The low-rankness of the channel covariance matrix

In this post, I will briefly talk about a property of massive MIMO channels – the low-rankness of the channel covariance matrix, which is defined as {{\mathbf{R}}} \triangleq \mathbb{E}\{ {{{\mathbf{h}}}{\mathbf{h}}^H} \} where the expectation is taken over the random realizations of the channel vector {\mathbf{h}}.

Generally speaking, due to limited antenna spacing and angular spread, the channel covariance matrix in massive MIMO has a reduced rank. In other words, the wireless signal of a certain user lives in a reduced subspace. This feature can be exploited in application scenarios like pilot contamination reduction, spatial multiplexing, statistical interference mitigation, compressed sensing (as it reveals a certain sparsity of the signal), etc.

Intuition tells us that the rank is a function of the richness of the scattering environment, the antenna spacing, and the number of antennas. But how can we express it in closed-form?

Let’s consider a very common antenna placement: uniform linear array (ULA).

Fig. 1. Multipath model
Fig. 1. Multipath model

Using a general multipath channel model, the uplink channel vector \mathbf{h} can be written as a linear combination of \mathbf{P} steering vectors.

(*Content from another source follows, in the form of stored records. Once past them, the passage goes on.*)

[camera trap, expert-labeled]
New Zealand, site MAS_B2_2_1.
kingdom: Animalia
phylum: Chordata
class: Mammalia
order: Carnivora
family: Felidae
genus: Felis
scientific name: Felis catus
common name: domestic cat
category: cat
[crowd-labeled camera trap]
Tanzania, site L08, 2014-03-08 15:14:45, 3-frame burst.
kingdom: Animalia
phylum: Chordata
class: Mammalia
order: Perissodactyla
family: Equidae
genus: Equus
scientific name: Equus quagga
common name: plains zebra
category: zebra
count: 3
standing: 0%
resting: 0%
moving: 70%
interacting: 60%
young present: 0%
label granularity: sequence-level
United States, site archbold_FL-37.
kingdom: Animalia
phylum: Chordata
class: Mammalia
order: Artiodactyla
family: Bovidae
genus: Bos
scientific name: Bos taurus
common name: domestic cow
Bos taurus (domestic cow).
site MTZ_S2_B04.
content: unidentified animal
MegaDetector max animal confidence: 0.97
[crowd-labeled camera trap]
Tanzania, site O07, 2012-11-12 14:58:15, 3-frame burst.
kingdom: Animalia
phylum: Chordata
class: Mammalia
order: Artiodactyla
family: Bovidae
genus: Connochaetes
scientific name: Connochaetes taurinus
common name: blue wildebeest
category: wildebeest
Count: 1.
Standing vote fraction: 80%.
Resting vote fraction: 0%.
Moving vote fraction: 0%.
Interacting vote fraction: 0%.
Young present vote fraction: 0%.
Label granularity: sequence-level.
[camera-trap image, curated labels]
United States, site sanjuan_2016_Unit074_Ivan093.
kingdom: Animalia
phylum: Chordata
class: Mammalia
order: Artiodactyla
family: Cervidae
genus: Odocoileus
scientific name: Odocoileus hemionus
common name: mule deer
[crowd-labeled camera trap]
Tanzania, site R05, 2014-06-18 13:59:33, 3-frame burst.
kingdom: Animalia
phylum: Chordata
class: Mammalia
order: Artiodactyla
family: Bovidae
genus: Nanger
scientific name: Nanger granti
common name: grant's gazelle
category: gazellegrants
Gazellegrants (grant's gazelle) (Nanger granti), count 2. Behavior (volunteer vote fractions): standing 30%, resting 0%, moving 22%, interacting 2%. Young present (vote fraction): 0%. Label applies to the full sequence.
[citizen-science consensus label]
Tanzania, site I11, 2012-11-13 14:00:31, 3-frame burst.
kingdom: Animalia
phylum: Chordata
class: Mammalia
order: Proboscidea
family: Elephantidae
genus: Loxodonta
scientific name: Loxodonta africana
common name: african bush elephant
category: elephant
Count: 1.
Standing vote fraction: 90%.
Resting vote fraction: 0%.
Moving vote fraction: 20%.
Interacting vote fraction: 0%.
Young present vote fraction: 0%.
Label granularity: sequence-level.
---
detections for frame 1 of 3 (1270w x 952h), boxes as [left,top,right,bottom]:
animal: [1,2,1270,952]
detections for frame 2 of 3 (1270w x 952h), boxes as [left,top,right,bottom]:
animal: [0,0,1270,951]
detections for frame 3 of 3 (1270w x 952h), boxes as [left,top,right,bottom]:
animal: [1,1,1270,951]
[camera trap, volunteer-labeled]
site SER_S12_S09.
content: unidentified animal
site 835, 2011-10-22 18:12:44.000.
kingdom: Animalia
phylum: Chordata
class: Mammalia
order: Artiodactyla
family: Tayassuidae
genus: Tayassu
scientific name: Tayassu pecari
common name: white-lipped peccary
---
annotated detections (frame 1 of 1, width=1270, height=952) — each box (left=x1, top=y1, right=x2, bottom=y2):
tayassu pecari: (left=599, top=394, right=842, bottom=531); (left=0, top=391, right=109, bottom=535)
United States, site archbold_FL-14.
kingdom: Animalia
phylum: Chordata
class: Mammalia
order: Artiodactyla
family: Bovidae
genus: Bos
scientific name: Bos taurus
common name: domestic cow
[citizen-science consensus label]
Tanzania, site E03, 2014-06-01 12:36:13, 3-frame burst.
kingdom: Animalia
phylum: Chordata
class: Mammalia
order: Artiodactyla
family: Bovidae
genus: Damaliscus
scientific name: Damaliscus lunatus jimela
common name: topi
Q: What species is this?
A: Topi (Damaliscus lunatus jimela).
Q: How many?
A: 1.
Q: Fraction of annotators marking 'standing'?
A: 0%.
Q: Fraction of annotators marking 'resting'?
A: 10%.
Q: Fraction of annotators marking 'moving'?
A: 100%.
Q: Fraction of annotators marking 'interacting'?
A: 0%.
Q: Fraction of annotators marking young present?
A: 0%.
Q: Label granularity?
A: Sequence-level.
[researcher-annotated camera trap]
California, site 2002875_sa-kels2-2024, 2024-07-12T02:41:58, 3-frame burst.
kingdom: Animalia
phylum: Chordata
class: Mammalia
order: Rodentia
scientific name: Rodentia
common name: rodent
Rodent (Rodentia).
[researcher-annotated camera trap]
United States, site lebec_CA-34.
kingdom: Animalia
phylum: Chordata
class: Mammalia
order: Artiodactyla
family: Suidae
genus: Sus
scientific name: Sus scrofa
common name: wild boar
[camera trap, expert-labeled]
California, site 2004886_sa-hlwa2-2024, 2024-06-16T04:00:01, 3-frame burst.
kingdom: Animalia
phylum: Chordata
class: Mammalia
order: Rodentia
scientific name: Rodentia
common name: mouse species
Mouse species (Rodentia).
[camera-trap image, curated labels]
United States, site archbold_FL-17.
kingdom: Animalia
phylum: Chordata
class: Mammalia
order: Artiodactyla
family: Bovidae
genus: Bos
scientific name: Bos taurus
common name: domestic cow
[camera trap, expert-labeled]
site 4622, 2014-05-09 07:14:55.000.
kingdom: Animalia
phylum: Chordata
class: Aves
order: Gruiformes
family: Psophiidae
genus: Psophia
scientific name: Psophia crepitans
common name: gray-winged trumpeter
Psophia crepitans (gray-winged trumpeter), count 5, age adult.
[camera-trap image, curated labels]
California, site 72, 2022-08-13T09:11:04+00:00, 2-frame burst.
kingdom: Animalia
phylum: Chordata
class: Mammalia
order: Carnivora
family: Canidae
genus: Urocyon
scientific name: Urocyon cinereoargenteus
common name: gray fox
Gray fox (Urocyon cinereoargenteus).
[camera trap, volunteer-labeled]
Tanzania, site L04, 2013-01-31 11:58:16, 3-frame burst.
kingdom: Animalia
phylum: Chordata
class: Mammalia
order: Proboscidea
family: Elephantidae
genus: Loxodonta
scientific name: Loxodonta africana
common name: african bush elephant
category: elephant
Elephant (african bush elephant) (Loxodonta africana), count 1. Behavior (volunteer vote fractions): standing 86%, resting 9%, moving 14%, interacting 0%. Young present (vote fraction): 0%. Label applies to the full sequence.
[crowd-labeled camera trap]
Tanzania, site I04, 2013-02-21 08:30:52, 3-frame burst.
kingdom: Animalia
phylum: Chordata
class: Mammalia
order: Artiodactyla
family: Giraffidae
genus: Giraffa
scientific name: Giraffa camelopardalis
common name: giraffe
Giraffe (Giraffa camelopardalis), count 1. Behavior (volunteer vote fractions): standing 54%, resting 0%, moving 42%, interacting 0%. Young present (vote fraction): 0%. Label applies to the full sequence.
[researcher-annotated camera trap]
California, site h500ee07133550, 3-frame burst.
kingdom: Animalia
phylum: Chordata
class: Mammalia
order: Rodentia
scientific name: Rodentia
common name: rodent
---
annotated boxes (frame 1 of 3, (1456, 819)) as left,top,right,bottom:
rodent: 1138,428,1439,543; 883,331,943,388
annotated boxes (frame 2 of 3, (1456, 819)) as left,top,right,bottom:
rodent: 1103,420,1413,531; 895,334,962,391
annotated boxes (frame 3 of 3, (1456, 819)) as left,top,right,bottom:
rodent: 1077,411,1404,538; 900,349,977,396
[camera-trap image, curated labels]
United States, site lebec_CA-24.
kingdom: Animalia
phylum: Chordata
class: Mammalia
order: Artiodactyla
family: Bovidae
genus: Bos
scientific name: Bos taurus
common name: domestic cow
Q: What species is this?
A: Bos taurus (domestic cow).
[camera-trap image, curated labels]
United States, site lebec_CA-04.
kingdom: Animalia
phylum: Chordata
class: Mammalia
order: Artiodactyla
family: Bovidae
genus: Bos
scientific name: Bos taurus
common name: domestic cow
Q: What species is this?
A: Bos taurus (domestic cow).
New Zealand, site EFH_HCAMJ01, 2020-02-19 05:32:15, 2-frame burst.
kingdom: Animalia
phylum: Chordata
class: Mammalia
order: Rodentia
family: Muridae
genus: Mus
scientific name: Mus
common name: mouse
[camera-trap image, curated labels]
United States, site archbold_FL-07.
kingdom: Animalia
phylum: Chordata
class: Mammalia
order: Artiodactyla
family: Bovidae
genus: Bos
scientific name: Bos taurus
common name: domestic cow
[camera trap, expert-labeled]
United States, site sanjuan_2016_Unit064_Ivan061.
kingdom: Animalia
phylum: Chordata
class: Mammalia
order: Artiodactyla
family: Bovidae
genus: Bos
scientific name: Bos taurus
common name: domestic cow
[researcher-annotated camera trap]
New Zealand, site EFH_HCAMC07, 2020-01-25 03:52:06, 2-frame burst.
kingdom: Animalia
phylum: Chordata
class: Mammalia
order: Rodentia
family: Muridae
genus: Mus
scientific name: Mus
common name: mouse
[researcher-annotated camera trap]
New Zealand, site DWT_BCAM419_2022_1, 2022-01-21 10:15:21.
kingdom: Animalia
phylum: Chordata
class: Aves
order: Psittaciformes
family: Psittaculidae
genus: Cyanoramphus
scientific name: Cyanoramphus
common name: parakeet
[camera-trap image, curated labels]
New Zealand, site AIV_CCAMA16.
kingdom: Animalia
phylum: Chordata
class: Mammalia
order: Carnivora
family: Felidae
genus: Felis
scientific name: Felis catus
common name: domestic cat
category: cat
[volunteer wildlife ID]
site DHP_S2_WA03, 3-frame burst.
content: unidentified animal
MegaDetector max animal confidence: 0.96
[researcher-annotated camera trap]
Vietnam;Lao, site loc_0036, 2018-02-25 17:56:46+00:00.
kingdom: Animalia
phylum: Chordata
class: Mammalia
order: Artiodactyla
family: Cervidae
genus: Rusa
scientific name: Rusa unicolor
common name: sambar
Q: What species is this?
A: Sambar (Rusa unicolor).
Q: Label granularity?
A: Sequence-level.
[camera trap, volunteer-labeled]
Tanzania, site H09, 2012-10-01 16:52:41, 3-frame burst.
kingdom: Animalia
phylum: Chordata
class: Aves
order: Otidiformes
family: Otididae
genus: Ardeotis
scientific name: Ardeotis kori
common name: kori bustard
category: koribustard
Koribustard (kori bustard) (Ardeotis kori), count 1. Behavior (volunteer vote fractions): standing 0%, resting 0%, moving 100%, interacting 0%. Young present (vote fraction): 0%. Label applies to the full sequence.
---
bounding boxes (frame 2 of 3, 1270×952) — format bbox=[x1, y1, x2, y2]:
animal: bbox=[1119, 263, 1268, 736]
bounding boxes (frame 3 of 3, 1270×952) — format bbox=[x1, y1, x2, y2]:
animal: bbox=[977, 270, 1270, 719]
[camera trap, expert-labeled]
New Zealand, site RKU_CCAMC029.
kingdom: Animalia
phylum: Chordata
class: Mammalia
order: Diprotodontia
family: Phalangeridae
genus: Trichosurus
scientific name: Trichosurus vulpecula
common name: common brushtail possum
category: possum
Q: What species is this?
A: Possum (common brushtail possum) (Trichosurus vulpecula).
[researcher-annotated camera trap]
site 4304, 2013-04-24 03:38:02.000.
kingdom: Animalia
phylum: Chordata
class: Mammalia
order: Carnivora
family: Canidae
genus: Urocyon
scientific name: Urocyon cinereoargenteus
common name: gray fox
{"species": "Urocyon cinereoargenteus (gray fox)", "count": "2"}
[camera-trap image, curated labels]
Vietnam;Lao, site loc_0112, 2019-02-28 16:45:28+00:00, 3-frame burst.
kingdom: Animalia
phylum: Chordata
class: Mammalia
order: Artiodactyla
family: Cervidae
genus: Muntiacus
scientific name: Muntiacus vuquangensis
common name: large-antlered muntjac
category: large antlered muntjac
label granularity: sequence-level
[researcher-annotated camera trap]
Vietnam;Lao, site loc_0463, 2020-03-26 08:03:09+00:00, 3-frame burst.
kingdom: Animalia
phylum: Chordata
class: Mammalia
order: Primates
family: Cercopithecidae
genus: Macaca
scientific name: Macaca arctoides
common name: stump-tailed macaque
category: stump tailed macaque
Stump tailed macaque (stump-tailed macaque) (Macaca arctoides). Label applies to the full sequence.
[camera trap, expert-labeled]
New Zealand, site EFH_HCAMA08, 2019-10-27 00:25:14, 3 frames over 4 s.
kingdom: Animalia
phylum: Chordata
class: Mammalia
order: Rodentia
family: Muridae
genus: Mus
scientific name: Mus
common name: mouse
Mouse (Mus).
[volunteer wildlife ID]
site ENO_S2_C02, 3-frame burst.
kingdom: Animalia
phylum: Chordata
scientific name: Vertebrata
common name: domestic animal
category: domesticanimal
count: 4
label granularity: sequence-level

{\mathbf{h}} = \frac{\beta}{\sqrt{P}} \sum\limits_{p = 1}^P {{\mathbf{a}}({\theta _{p}}){e^{i\varphi_{p}}}},

where the p-th path has the angle of arrival (AoA) {\theta _{p}} and the random phase \varphi_{p}.

Now consider the scenario when the multipath AoAs are randomly distributed within a bounded support \Phi = [\theta_{\text{min}}, \theta_{\text{max}}], i.e., the AoA \theta always satisfies \theta_{\text{min}} \leq \theta \leq \theta_{\text{max}}
as shown in Fig. 2.

Fig. 2. Bounded AoA support
Fig. 2. Bounded AoA support

When the number of antennas M grows large, no matter how many paths we have in the channel, the rank of the channel covariance matrix yields

\frac{{rank} ({{\mathbf{R}}})} {M} \leq {\left( {\cos (\theta^{{\text{min}}}) - \cos (\theta^{{\text{max}}})} \right)} \frac{D}{\lambda } ,

where \lambda is the signal wavelength and D is the antenna spacing.

This low-rankness property indicates that in massive MIMO there exists a large null space {null} ({{\mathbf{R}}}), which can be exploited for the purpose of, for example, interference rejection.

For detailed mathematical proof, please refer to

[1] H. Yin, D. Gesbert, M. Filippou and Y. Liu, “A coordinated approach to channel estimation in large-scale multiple-antenna systems,” IEEE J. Sel. Areas Commun., Vol. 31, No. 2, pp. 264-273, Feb. 2013.

Apart from ULA and single AoA support, some generalizations of this result can be made to the case of random linear array, multiple clusters of AoA supports, and to two-dimensional distributed array. These generalized results can be found in

[2] H. Yin, D. Gesbert, and L. Cottatellucci, “Dealing with interference in distributed large-scale MIMO systems : A statistical approach,” IEEE J. Sel. Topics Signal Process., Vol. 8, No. 5, pp. 942-953, Oct. 2014.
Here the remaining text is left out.